Die Fledermaus

Reviewer's Rating

Die Fledermaus, one of the world’s most popular comic operetta’s, gets a wonderful revisionist make over under the direction of Christopher Alden and his team. Bringing in touches of Freudian farce, keeping the production moving at a fast pace, the story that they fashion is as follows: Herr Eisenstien (about to begin an 8 day prison sentence), his wife, Rosalinde, and her maid Adéle, all receive secret and separate invitations to attend a high-society party thrown by Prince Orlofsky. Dr Falke, a friend of Eisenstein, wishes to have revenge for a past prank – Eisenstein once publically humiliated him following a costume party at which Falke was dressed as a bat. Hence the name of the operetta, Die Fledermaus (The Bat) . All of the characters have their own hidden desires that allow them all to be used as parts of Falke’s plan.

The set, for the first act, centres on Rosalinde’s marital bed at one end of the stage, while a giant pocket watch swings over the other end. Rosalinde tosses and turns on the bed while Eun Sun Kim conducts the orchestra magnificently through the overture, at a well-chosen pace. Any remnants of ‘slushiness’ that can occasionally be brought into the opening waltzes are far removed from this production. Act I is usually set in Rosalinde’s public salon, but here all characters that enter get into, jump on, crawl under, sit on or walk around her bed. Alfred (Edgaras Montvidas) enters comically in a full Renaissance suit which he soon removes to reveal a pink corset, all the while lending his voice to the character description of ‘a hot-blooded tenor’.

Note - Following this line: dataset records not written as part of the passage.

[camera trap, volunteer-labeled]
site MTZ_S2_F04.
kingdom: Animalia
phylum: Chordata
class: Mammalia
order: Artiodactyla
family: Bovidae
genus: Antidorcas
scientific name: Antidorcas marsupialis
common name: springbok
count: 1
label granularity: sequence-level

There is a fair bit of dialogue in the first Act, and throughout the operetta. On the whole it is fast paced and amusing, according to the translation used (by Stephen Lawless), with only very few moments when it seems to be a tad drawn out. The attraction, after all, is, and should be, the music.

Allen Moyer’s imaginative sets fully compliment this production and really draw the audience in. Through a crack that appears in the wall of the bedroom in Act I, we glimpse first the street and then, symbolically, the sexual fantasies of the principal characters play themselves out in front of the audience. This gives way to the setting for the second Act, which takes place in Prince Orlofsky’s ballroom, still with the bed present but also with a large moveable Hollywood-style staircase. The revellers are men wearing high heels and filly garters, women in clown, doll and insect fancy dress, while the chorus-girls weave in and out dressed as bats. Dr. Falke appears as the directorial force throughout the three acts and seems to be the only person with some degree of control over these ‘bat-girls’, donning bat wings himself for some parts of Act I, Act II and the entirety of Act III. Frank, the prison governor (Andrew Shore), appears in more and more outrageous drag as the operetta powers on forward.

The third Act takes way in a concrete walled Nazi-style prison, with all the revellers and main characters present. Act III came as a bit of a let-down. The prison guard doesn’t add much to the production, in my opinion, and instead just slows down the momentum that has been experienced up to this point.

Throughout the production, the acting and the music were of an extremely high quality. Some particularly notable moments and voices include the entrance of Edgaras Montvidas, while singing some Verdi with wonderful comedic timing, Jennifer Holloway as Prince Orlofsky was fantastic, her voice lending itself to the highs and the lows splendidly and Tom Randle doing a superb job as Herr Eisenstein. The large solos and high range required for the roles of Adéle and Rosalinde were more than met by the mesmerising voices of Rhian Lois and Julia Sporsén respectively. Eun Sun Kim did an incredible job conducting and making her ENO debut with this production.

This is a highly enjoyable production, perhaps a little suggestive in places for some younger audience members, but in the end just good fun. The overall message at the end seems to be that human eccentricities and misdemeanors can all be traced back to too much champagne.